___ 來源

我想將我的Kmean羣集模型保存到本地文件系統中。我使用Pyspark mllib進行Kmean聚類。不過,我收到以下錯誤。如何將spark mllib模型存儲到本地文件系統(windows)
format(target_id, ".", name), value)
py4j.protocol.Py4JJavaError: An error occurred while calling o46.save.
: java.lang.IllegalArgumentException: java.net.URISyntaxException: Relative path in absolute URI: file:E:/Work/Python1/work/spark/anomalydetectionspark/test/spark-warehouse
at org.apache.hadoop.fs.Path.initialize(Path.java:206)
at org.apache.hadoop.fs.Path.<init>(Path.java:172)
at org.apache.hadoop.fs.Path.<init>(Path.java:89)
我的代碼:
clusters = KMeans.train(parsedData, 2, maxIterations=10,
runs=10, initializationMode="random")
# Evaluate clustering by computing Within Set Sum of Squared Errors
def error(point):
center = clusters.centers[clusters.predict(point)]
return sqrt(sum([x**2 for x in (point - center)]))
WSSSE = parsedData.map(lambda point: error(point)).reduce(lambda x, y: x + y)
print("Within Set Sum of Squared Error = " + str(WSSSE))
# Save and load model
clusters.save(sc, "file:E:/Work/Python1/work/spark/anomalydetectionspark/test/spark-warehouse")
是否有人可以幫助我找到我爲什麼會收到錯誤?
與你送入'clusters.save'的文件路徑有關的事情。我不熟悉Windows上的文件路徑,但是我懷疑是你需要刪除'file:'前綴,所以它只是'E:/ path/to/file'。 – Magsol
@Magsol,我也試過。但仍然相同的錯誤 – Backtrack
火花kmeans是關於你會發現最慢。不要使用它。 –

______

* _挑戰 1_
在這則討論裡，Magsol 建議從檔案路徑中刪除哪個前綴？
* _挑戰 2_
把這則討論中從“at org.apache.hadoop.fs.Path.<init>(Path.java:89)”一直到“error(point)).reduce(lambda x, y: x + y)”的內容重寫一遍，並將其中的“clusters”改成“model”。
後面的各行是另一份獨立的資料，與這則討論無關。

___ 已知資料

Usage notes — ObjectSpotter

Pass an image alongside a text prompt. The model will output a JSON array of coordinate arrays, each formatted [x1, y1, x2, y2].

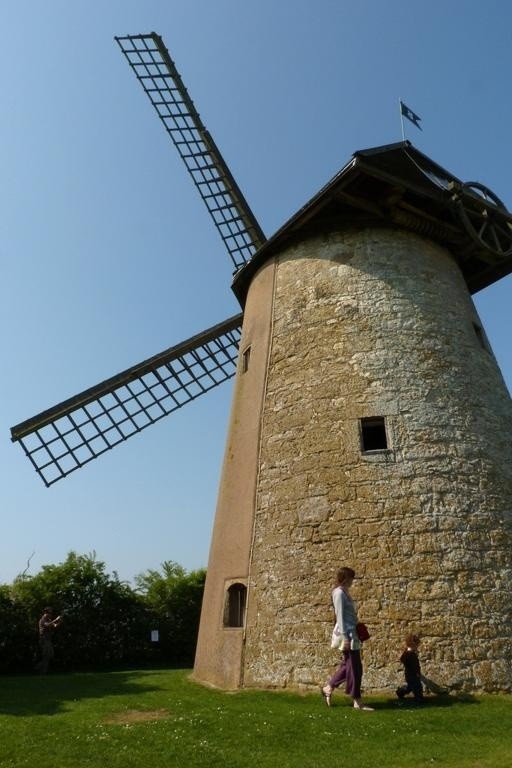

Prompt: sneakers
[[322, 686, 333, 706], [354, 703, 375, 711]]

______

* _結果 1_
「file:」前綴。

* _結果 2_
at org.apache.hadoop.fs.Path.<init>(Path.java:89)
我的代碼:
model = KMeans.train(parsedData, 2, maxIterations=10,
runs=10, initializationMode="random")
# Evaluate clustering by computing Within Set Sum of Squared Errors
def error(point):
center = model.centers[model.predict(point)]
return sqrt(sum([x**2 for x in (point - center)]))
WSSSE = parsedData.map(lambda point: error(point)).reduce(lambda x, y: x + y)